- [Selected text]:
Content starts

Flash memory (sometimes called “flash RAM”) is a type of non-volatile memory that can be erased and reprogrammed in units of memory called blocks. Other types of memory may be erased and rewritten in smaller units, such as units at the byte level, which is more flexible, but slower than the block operations of flash memory. Flash memory is commonly used to hold control code such as the basic input/output system (BIOS) in a personal computer. When BIOS needs to be changed (rewritten), the flash memory can be written in block (rather than byte) sizes, making it faster to update. Applications employing flash memory include digital cellular phones, digital cameras, LAN switches, computers, digital set-up boxes, embedded controllers, and other devices.
Typically, digital systems, such as memory systems, may comprise a delay lock loop that may be used to align the edges of a plurality of digital signals. For example, a delay lock loop circuit may be used to align the rising edge and/or the falling edge of a clock signal based upon a reference clock signal, to produce a synchronized clock signal. Many times, digital signals from multiple sources access one or more memory spaces in a memory unit. It is desirable that these digital signals be synchronized for proper access of memory. Typical delay lock loops comprise a phase detect unit that detects the phase differences between a plurality of signals. The output of the phase detect unit is then used to affect the operation of a filter that adjusts the delay of an output of the delay lock loop.

Content ends

- [What to do]: Reproduce the passage on flash memory and delay lock loops word for word.

- [Dataset]:
Content starts

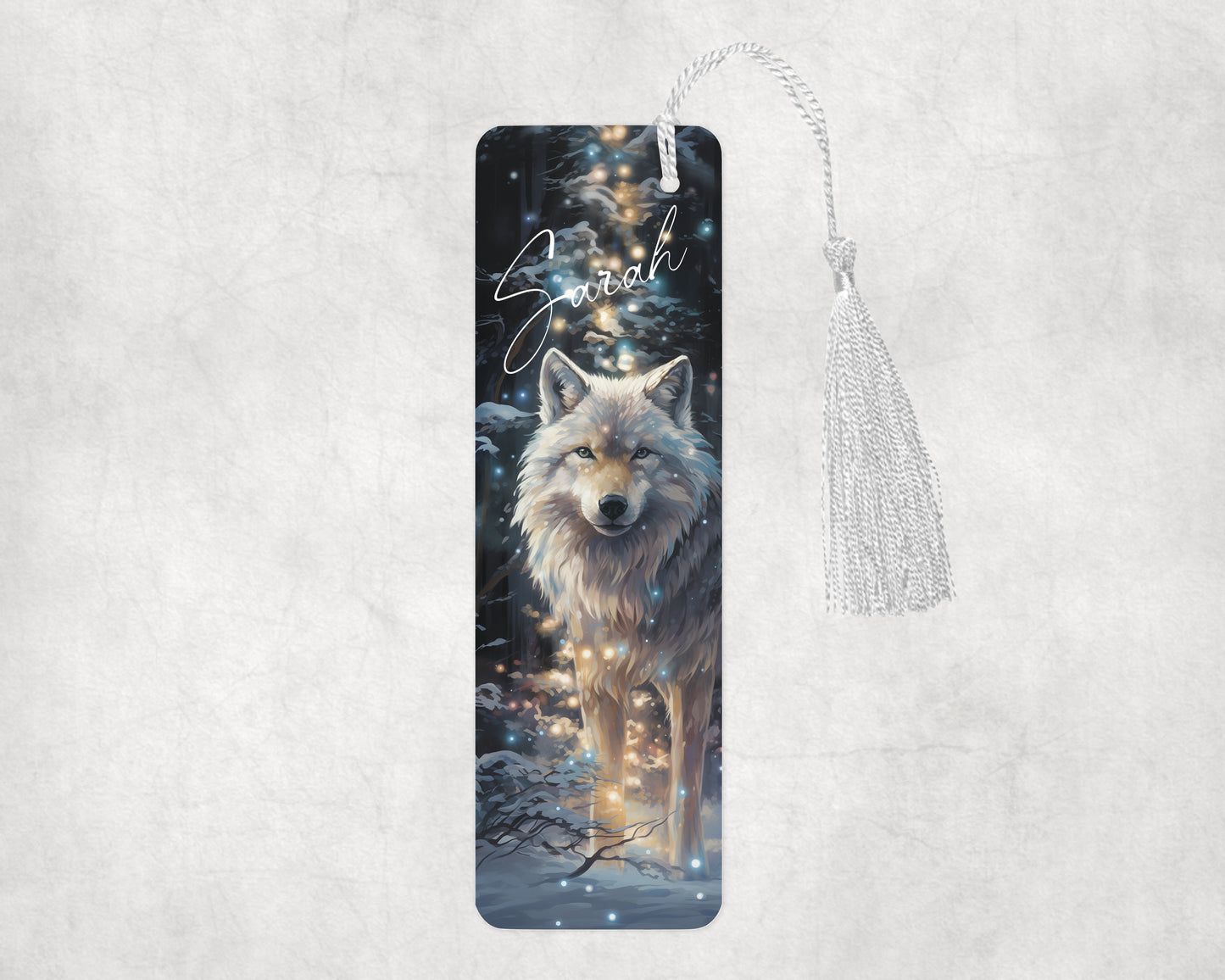 Personalised Bookmark – A Thoughtful Gift for Book Lovers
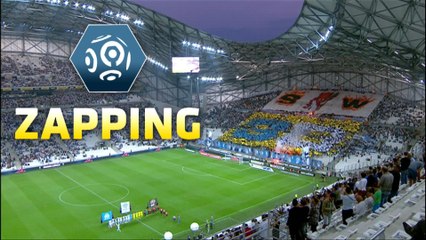 Zapping de la 4ème journée - Ligue 1 / 2014-15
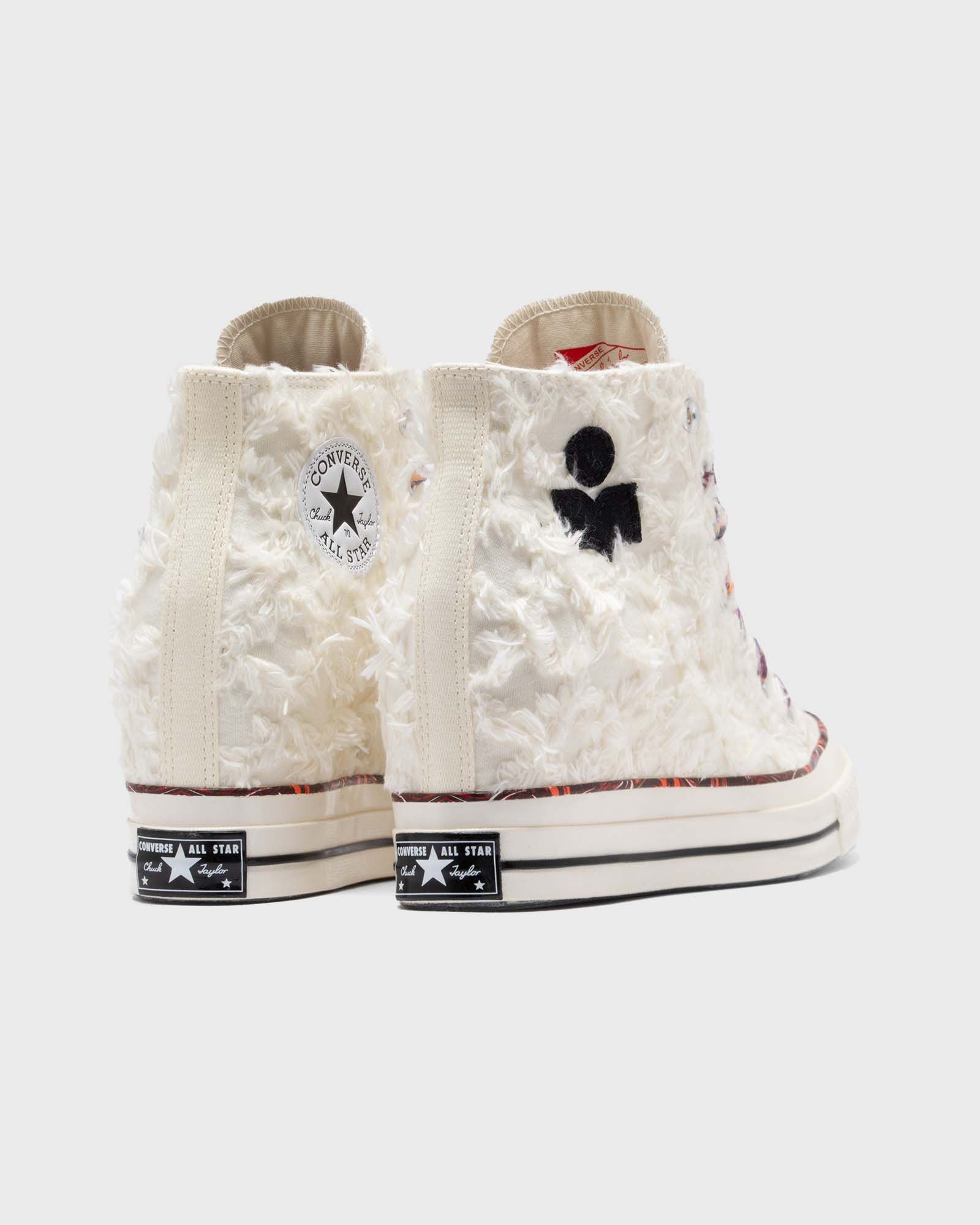 x Isabel Marant Chuck 70 Internal Wedge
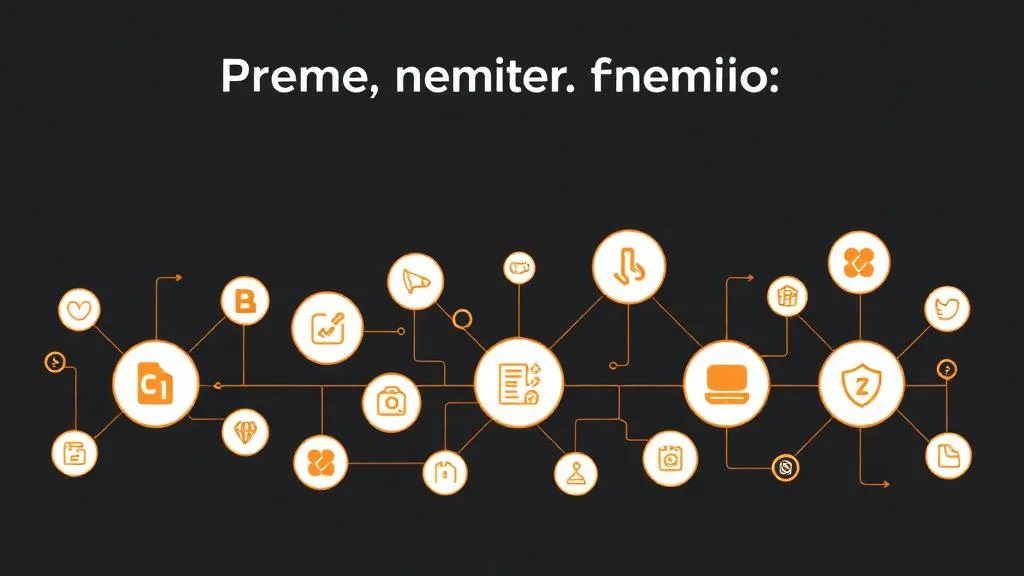 Zapier tool interface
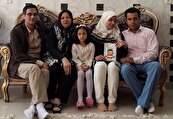 هنر نویسندگی در خانواده گلی ارثی است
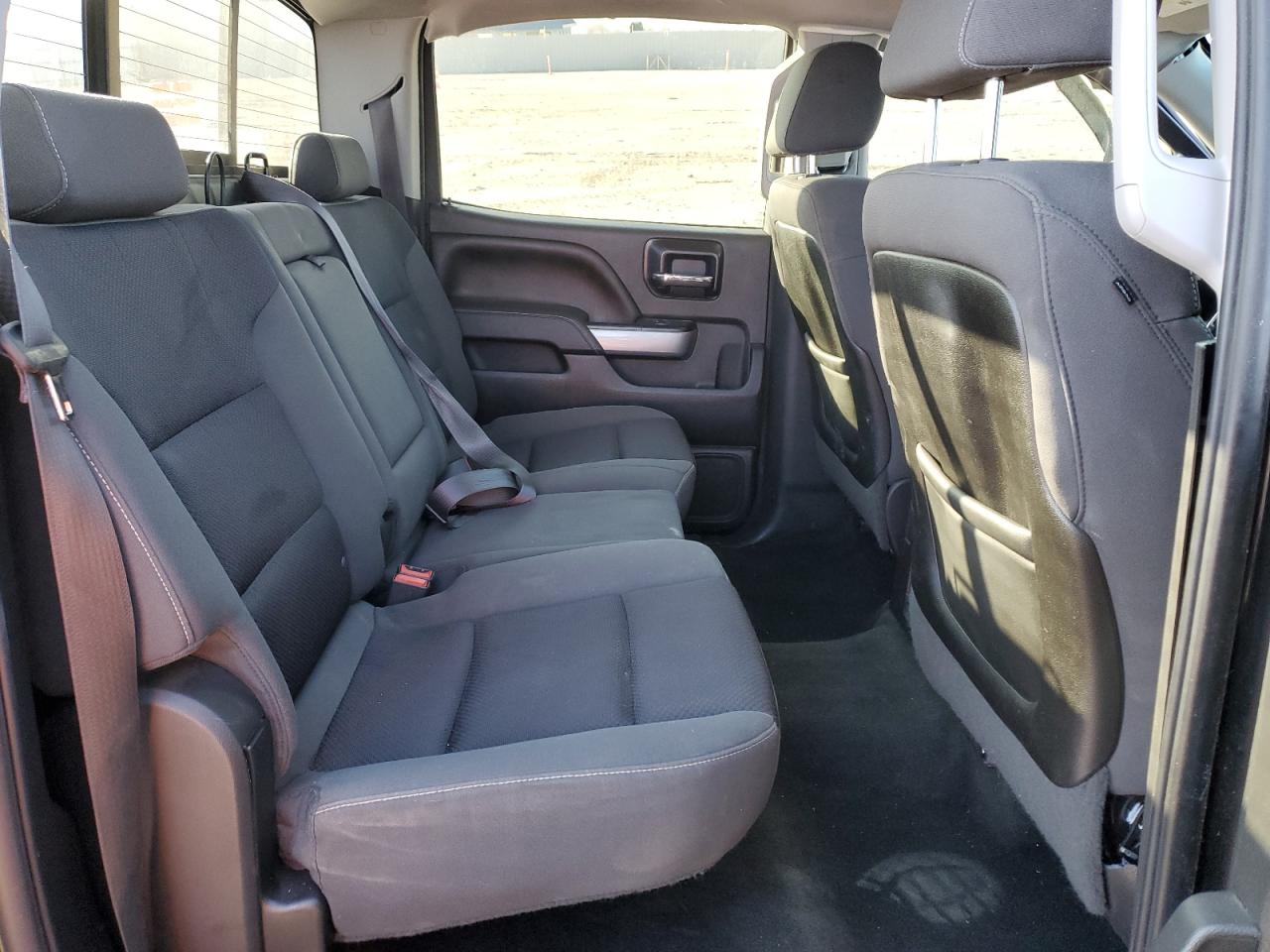 2014 Chevrolet Silverado - Image 10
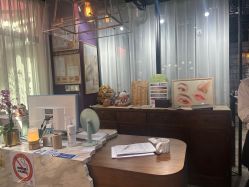 -素颜秀·纹眉·野生眉·纹唇半永久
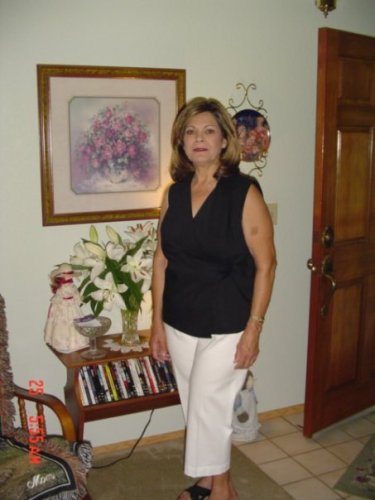Judy Sandoval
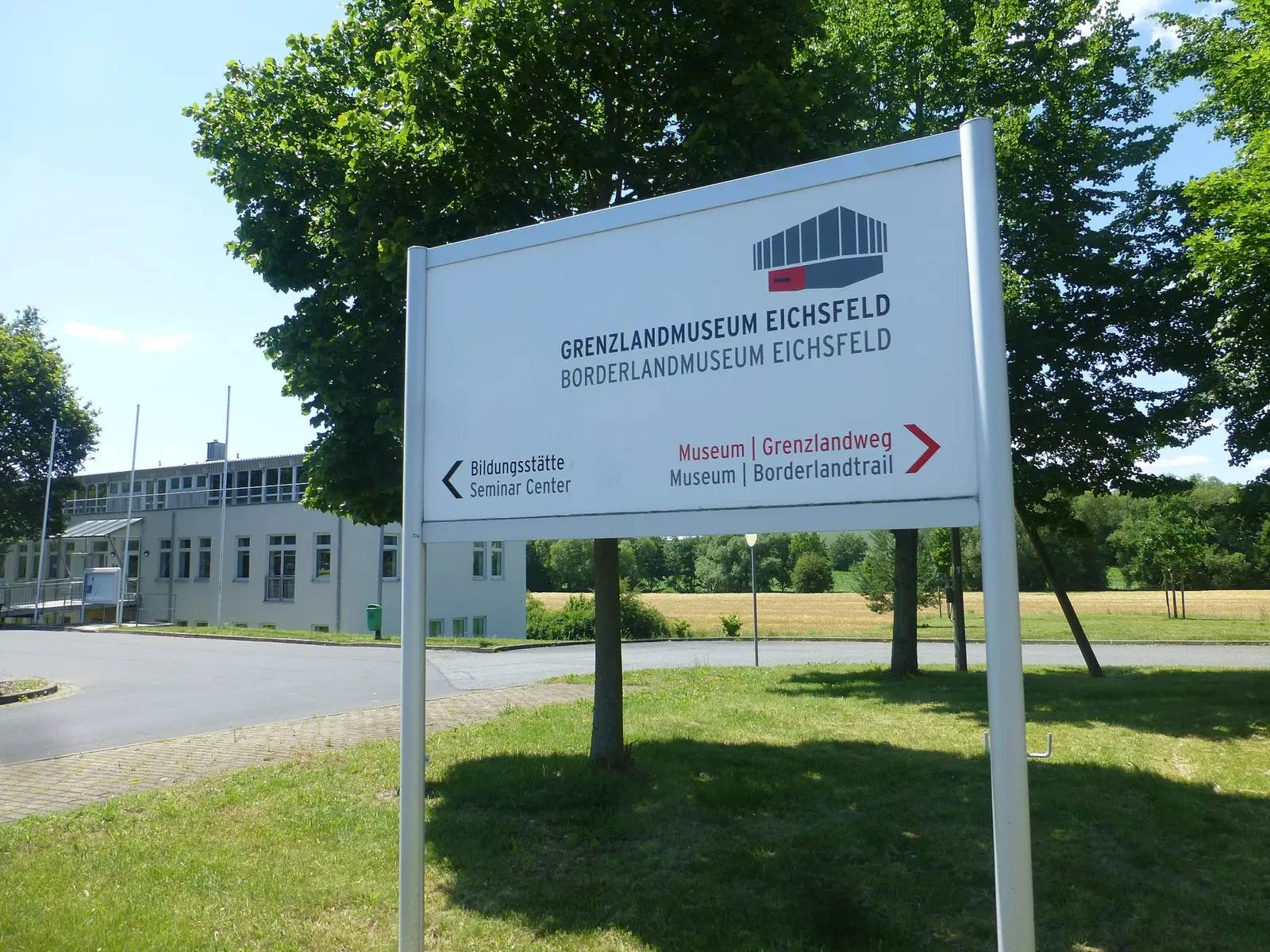 Grenzlandmuseum Eichsfeld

Content ends

- [Result]:
Flash memory (sometimes called “flash RAM”) is a type of non-volatile memory that can be erased and reprogrammed in units of memory called blocks. Other types of memory may be erased and rewritten in smaller units, such as units at the byte level, which is more flexible, but slower than the block operations of flash memory. Flash memory is commonly used to hold control code such as the basic input/output system (BIOS) in a personal computer. When BIOS needs to be changed (rewritten), the flash memory can be written in block (rather than byte) sizes, making it faster to update. Applications employing flash memory include digital cellular phones, digital cameras, LAN switches, computers, digital set-up boxes, embedded controllers, and other devices.
Typically, digital systems, such as memory systems, may comprise a delay lock loop that may be used to align the edges of a plurality of digital signals. For example, a delay lock loop circuit may be used to align the rising edge and/or the falling edge of a clock signal based upon a reference clock signal, to produce a synchronized clock signal. Many times, digital signals from multiple sources access one or more memory spaces in a memory unit. It is desirable that these digital signals be synchronized for proper access of memory. Typical delay lock loops comprise a phase detect unit that detects the phase differences between a plurality of signals. The output of the phase detect unit is then used to affect the operation of a filter that adjusts the delay of an output of the delay lock loop.